▶ Seçilen bölüm:
- - -

Peki, “aslında ortada bir düzen yok, ben ona bu şekilde bir anlam yüklüyorum” diyebilir miyim? Neticede içinde bulunduğumuz toplumları yaratanlar bizleriz yani eğer bizler varsak toplum var. Eğitime ihtiyacı olan canlılar olmasaydık eğitim sistemini oluşturup bir okul düzeni yaratabilir miydik?


Bundan 10 bin yıl önce bugün anladığımız anlamda eğitim için bir araya gelen insanlar yoktu dolayısı ile böyle bir toplumsal düzen de yoktu. Bizler oluşturduk bu düzeni. Başka noktalarda da böyle düzenlerimiz mevcut. Bu küçük düzenler birikerek daha geniş bir düzeni oluşturuyor. Oturduğumuz yer bir site ise orada birlikte bir site ortamının gereklerini yerine getirdiğimiz site düzeni var. Yola çıkıyoruz araçlarla işlerimize, okullarımıza gidiyoruz yolda bir trafik düzeni var. İş yerlerimiz ve okullarımızda kendine ait çalışma düzeni var. Sonra içinde yaşadığımız şehirlerin bir düzeni var ve o şehirler de bir ülkenin büyük düzeninin bir parçası. En küçük toplumdan en geniş topluma düzen içinde yaşıyoruz.

- - -

▶ Ham veriler:

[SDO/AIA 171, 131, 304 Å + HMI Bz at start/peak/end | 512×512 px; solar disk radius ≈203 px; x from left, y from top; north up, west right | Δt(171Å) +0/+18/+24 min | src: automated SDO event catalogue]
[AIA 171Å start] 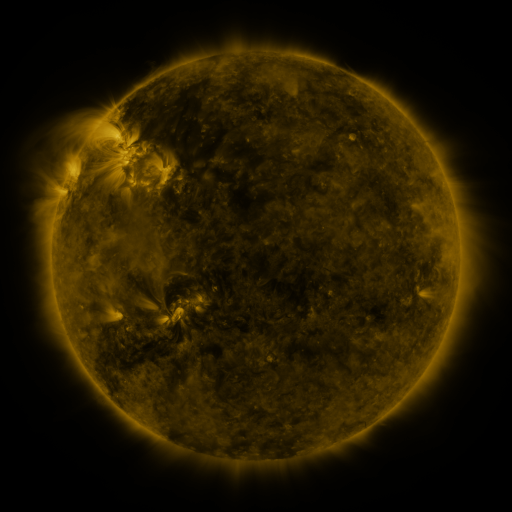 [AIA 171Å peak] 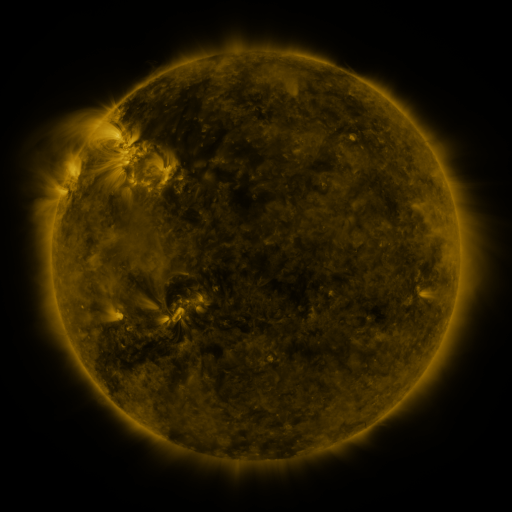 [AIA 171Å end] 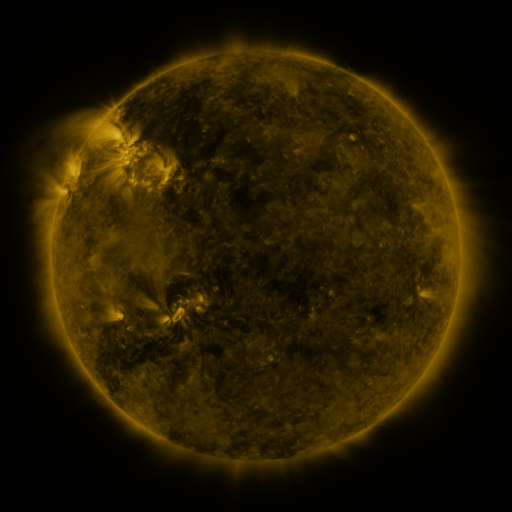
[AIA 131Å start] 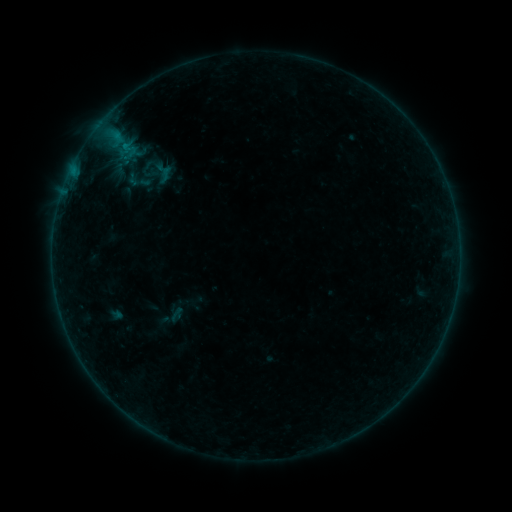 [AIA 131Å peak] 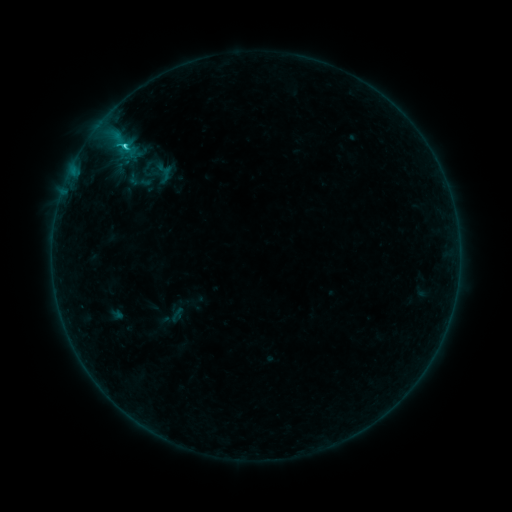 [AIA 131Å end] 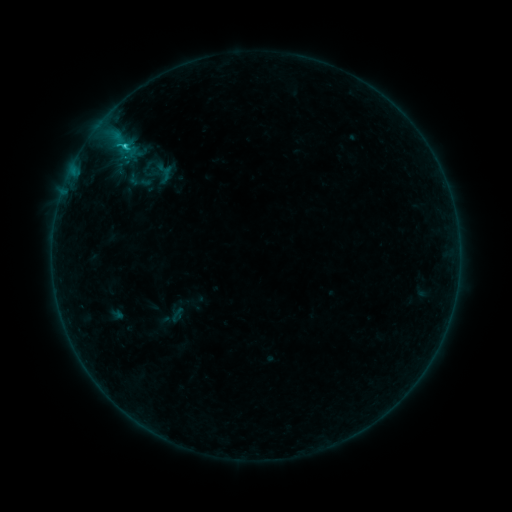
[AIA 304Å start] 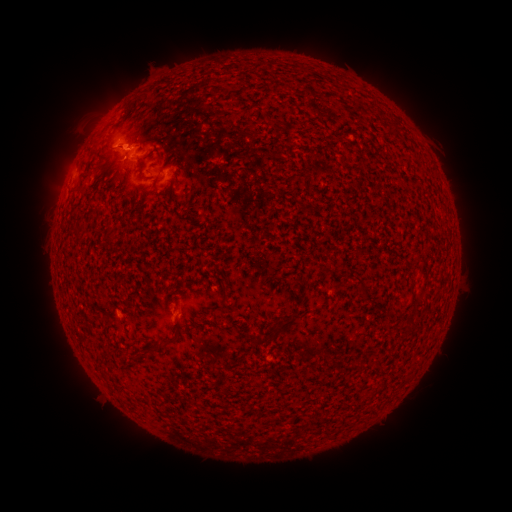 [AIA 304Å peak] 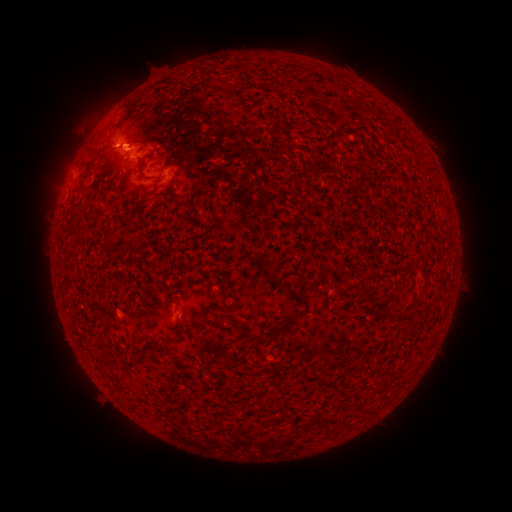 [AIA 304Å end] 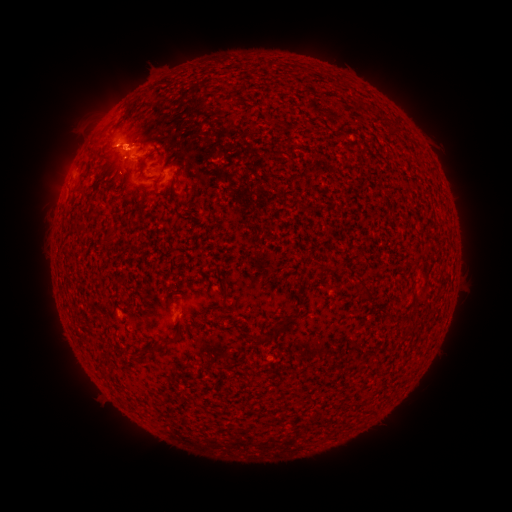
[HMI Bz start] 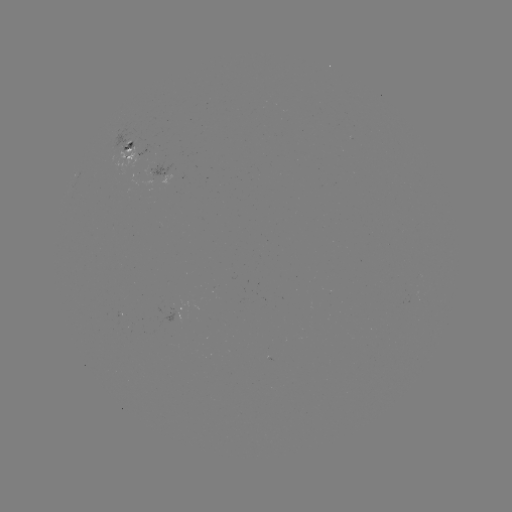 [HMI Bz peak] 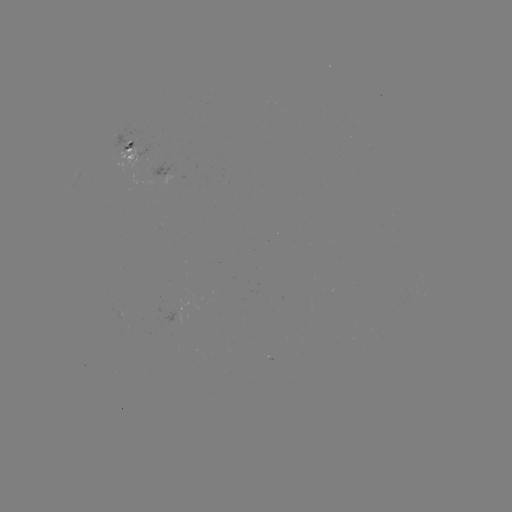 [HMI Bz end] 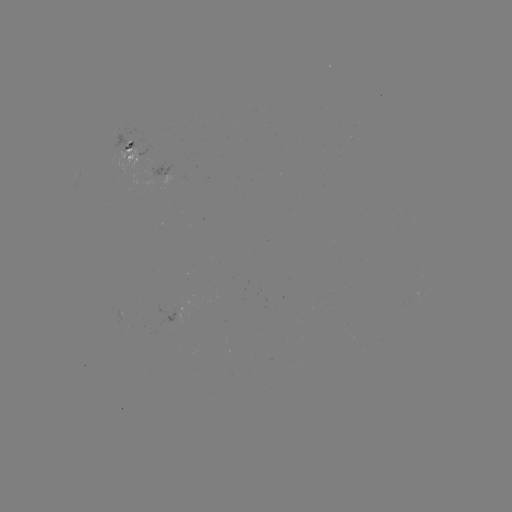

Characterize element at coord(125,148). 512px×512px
C1.5 flare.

- - -

▶ Çalışmanın amacı: Toplumsal düzeni anlatan metni baştan sona, tek bir sözcüğünü bile değiştirmeden yazın.

▶ Sonuç:
Peki, “aslında ortada bir düzen yok, ben ona bu şekilde bir anlam yüklüyorum” diyebilir miyim? Neticede içinde bulunduğumuz toplumları yaratanlar bizleriz yani eğer bizler varsak toplum var. Eğitime ihtiyacı olan canlılar olmasaydık eğitim sistemini oluşturup bir okul düzeni yaratabilir miydik?


Bundan 10 bin yıl önce bugün anladığımız anlamda eğitim için bir araya gelen insanlar yoktu dolayısı ile böyle bir toplumsal düzen de yoktu. Bizler oluşturduk bu düzeni. Başka noktalarda da böyle düzenlerimiz mevcut. Bu küçük düzenler birikerek daha geniş bir düzeni oluşturuyor. Oturduğumuz yer bir site ise orada birlikte bir site ortamının gereklerini yerine getirdiğimiz site düzeni var. Yola çıkıyoruz araçlarla işlerimize, okullarımıza gidiyoruz yolda bir trafik düzeni var. İş yerlerimiz ve okullarımızda kendine ait çalışma düzeni var. Sonra içinde yaşadığımız şehirlerin bir düzeni var ve o şehirler de bir ülkenin büyük düzeninin bir parçası. En küçük toplumdan en geniş topluma düzen içinde yaşıyoruz.